Quant au manque à gagner total lié au travail dissimulé, il serait compris entre 8 et 10 milliards d’euros. Le taux de fraude moyen relatif à ce phénomène (entre 1,6 % et 2,1 % selon le HCFiPS) atteindrait même des records dans certains secteurs (8,2 % dans les hôtels, cafés et restaurants par exemple).

Sachant, précise le HCFiPS, que seules 10 % des sommes redressées au titre contre le travail dissimulé sont recouvrées, car de nombreuses entreprises (personnes morales) disparaissent ou organisent leur insolvabilité avant que les agents de l’Urssaf puissent récupérer les fonds.

Des montants très en deçà des besoins de la Sécurité sociale

Viennent ensuite les assurés qui représentent un tiers (34 %) de la fraude sociale, avec un peu plus de 4 milliards d’euros.
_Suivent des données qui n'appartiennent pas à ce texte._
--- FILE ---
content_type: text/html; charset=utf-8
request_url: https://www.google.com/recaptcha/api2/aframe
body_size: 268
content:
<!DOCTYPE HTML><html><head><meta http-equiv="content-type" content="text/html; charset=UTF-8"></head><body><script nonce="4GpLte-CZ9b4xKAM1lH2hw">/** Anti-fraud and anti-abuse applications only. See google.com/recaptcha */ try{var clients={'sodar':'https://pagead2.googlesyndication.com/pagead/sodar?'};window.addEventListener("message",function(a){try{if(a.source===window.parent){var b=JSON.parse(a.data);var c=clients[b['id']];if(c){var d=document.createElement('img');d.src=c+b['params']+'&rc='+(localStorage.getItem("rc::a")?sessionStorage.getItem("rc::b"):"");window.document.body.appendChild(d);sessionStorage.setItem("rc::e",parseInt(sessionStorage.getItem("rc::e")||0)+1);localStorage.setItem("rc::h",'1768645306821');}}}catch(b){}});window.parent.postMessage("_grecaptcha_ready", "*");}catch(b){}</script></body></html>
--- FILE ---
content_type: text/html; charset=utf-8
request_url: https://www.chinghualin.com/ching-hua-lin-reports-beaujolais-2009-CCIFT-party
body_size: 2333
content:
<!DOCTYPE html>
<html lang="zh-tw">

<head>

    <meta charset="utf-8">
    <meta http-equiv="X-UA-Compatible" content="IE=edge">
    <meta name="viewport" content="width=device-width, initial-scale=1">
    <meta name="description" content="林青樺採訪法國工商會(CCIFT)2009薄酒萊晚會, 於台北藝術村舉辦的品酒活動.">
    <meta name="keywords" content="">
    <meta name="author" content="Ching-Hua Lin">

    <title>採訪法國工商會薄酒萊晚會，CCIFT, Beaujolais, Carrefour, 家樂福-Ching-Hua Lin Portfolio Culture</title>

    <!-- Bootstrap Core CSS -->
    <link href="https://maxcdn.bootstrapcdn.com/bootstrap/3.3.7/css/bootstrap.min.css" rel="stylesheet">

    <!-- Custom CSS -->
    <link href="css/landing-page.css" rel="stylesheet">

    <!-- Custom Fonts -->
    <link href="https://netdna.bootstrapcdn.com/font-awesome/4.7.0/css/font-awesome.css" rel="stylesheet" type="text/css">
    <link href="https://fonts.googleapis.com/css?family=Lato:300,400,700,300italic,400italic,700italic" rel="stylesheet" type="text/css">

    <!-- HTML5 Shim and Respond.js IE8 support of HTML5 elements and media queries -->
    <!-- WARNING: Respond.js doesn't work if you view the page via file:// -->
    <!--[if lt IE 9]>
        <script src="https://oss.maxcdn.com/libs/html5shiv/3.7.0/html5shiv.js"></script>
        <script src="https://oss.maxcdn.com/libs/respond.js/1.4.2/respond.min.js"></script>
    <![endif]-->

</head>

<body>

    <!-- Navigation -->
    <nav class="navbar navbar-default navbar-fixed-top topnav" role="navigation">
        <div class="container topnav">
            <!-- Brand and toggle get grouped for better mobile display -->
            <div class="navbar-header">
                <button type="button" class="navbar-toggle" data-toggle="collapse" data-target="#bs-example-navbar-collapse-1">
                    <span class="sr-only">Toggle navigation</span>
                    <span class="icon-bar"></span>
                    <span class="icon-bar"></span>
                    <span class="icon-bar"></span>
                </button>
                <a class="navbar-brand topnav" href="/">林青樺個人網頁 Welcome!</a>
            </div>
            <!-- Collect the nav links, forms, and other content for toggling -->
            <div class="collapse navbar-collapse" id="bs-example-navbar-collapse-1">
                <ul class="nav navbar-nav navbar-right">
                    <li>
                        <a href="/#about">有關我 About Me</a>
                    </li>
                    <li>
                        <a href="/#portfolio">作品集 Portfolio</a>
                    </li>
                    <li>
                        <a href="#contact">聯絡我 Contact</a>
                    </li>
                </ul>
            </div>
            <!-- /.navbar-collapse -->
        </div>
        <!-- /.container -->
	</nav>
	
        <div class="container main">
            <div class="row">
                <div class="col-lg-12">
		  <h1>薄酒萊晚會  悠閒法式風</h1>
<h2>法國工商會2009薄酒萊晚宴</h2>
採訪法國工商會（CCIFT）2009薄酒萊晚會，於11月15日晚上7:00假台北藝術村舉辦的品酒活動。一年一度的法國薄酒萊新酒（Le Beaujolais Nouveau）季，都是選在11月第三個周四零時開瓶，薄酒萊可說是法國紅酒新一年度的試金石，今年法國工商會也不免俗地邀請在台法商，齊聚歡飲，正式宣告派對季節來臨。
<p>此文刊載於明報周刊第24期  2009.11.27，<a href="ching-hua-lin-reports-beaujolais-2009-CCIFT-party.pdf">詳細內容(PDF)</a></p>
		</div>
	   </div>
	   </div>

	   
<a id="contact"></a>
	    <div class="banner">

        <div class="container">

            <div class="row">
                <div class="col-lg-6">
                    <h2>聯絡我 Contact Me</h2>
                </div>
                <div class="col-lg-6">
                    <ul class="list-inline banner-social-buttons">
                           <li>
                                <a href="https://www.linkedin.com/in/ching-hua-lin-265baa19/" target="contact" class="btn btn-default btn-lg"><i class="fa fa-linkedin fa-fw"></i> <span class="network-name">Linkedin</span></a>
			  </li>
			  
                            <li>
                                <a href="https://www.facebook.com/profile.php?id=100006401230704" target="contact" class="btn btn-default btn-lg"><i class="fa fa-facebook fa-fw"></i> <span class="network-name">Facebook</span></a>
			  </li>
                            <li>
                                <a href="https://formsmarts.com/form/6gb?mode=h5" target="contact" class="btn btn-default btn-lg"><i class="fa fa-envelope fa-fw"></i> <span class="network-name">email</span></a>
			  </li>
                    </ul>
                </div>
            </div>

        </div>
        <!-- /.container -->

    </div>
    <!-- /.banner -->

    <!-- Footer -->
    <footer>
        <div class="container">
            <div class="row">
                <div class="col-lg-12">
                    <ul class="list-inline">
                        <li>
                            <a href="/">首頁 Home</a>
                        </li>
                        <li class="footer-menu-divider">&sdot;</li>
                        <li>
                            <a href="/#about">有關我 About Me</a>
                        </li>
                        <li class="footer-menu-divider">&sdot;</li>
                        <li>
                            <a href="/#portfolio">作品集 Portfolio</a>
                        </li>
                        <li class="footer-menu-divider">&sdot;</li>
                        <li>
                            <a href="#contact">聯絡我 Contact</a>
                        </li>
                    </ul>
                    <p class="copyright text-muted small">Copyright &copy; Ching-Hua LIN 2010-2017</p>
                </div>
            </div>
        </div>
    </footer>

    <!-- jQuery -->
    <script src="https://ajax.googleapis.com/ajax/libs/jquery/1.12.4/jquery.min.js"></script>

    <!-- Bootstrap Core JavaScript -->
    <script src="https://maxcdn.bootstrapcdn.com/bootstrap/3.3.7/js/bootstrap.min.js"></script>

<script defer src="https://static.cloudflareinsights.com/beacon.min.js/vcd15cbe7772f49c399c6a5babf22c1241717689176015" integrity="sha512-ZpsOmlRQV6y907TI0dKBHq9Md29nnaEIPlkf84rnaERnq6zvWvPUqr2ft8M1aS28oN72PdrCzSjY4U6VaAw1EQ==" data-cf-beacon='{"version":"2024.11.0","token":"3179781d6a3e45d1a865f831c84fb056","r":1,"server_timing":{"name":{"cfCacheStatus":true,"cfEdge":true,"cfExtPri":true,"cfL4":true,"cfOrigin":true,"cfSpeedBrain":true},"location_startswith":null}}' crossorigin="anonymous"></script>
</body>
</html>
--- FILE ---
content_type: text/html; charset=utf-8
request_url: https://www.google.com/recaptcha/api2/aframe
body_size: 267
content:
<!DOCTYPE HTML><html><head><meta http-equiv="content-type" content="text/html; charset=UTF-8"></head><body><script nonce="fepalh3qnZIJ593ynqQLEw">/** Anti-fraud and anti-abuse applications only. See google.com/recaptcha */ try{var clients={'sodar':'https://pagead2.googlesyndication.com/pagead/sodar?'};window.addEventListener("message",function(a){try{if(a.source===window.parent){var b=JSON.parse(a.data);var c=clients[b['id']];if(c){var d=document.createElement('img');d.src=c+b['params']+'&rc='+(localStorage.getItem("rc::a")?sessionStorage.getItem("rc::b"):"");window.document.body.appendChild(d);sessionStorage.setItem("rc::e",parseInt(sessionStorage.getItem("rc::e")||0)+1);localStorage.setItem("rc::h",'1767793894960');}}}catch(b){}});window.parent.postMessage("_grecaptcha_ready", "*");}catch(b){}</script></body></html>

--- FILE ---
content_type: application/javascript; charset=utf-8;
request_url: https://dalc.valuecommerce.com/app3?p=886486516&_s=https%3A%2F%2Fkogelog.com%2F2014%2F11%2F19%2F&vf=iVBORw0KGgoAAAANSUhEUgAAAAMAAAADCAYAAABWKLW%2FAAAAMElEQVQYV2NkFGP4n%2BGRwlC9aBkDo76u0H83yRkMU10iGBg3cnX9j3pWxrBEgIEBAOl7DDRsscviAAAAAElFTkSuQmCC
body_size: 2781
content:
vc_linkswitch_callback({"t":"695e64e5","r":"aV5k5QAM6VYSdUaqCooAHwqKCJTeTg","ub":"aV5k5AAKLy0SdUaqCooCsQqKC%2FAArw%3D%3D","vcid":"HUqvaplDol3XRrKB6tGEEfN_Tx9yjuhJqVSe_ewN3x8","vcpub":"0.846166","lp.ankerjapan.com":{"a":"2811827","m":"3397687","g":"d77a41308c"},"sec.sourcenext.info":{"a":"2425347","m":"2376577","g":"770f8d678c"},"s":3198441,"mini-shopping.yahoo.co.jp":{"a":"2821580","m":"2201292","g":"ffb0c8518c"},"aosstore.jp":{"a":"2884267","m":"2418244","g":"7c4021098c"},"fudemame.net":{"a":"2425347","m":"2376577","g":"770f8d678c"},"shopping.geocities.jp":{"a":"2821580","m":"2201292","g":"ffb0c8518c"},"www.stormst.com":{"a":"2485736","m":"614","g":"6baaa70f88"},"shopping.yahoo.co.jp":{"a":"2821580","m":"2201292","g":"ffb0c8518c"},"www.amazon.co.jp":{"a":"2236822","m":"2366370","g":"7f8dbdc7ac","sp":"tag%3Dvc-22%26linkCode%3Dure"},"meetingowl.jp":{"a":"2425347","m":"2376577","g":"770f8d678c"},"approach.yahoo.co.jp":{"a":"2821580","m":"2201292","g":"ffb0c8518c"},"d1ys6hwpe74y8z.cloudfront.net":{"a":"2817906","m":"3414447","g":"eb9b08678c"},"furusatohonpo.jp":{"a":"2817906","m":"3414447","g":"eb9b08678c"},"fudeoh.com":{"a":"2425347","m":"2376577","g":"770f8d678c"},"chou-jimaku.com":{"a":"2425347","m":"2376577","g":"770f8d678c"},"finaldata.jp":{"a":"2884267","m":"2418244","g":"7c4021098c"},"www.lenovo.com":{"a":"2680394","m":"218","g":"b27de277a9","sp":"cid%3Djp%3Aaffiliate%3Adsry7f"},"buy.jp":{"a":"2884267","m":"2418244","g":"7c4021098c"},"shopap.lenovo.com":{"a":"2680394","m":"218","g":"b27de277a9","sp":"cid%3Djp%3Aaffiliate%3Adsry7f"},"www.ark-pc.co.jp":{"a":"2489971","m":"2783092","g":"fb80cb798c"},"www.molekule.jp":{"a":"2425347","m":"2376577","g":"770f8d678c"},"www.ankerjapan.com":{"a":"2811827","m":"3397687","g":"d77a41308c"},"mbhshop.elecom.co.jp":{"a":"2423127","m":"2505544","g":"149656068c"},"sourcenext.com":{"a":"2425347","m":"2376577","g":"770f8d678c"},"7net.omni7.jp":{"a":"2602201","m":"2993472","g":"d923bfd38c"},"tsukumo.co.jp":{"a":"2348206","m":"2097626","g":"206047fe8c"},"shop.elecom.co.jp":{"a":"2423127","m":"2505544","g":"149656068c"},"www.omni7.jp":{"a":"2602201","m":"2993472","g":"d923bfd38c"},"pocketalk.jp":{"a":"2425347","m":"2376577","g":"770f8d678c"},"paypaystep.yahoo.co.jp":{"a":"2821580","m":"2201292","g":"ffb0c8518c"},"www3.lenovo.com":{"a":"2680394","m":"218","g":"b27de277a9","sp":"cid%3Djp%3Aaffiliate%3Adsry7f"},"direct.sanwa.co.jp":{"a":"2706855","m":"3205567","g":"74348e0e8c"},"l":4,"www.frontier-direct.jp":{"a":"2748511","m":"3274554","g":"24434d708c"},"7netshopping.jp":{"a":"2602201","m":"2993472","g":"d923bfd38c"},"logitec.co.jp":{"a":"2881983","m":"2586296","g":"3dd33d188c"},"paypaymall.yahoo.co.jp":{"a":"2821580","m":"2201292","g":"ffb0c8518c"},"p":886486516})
Très souvent pointée du doigt, la fraude au RSA (1,54 milliard de prestations indues) est suivie par celle à la prime d’activité (1,05 milliard).

Les arnaques à la retraite sont, encore une fois, ridiculement faibles (0,04 milliard), tandis que les fausses déclarations auprès de France Travail (emplois fictifs, heures de travail dissimulées) ne comptent que pour 0,11 milliard. Ce qui n’empêche pas les politiques de taxer les chômeurs et de restreindre leurs droits, au prétexte que l’assurance chômage ne les inciterait pas suffisamment à reprendre un emploi.

Enfin, les professionnels de santé comptent pour 10 % de la fraude sociale (1,71 milliard), au travers des manquements aux remboursements de santé.

Dans cette dernière famille, il est encore difficile de faire la part entre les assurés qui abuseraient de leur carte Vitale ou d’une rente d’invalidité, les excès des opérateurs qui assurent le transport des patients (taxi, ambulances, VSL…), et les praticiens (médecins, infirmiers libéraux, kiné…) qui prescrivent des actes au-delà des besoins réels du patient – et pour lesquels la Sécurité sociale préfère parler d’abus de droit.

Le rapport du Haut Conseil du financement de la protection sociale en convient : le manque à gagner lié à la fraude n’est pas négligeable, mais « la lutte contre la fraude ne saurait être considérée comme “la” solution aux problèmes financiers de la protection sociale ; les montants redressés et a fortiori recouvrés sont très en deçà des besoins financiers de la Sécurité sociale ».

Les techniques de détection s’améliorent et les efforts vont continuer à porter sur la limitation de la fraude sociale et fiscale avant même qu’elle soit commise. Mais il est toujours bon de garder en tête les ordres de grandeur avant de cibler une catégorie d’assurés en particulier.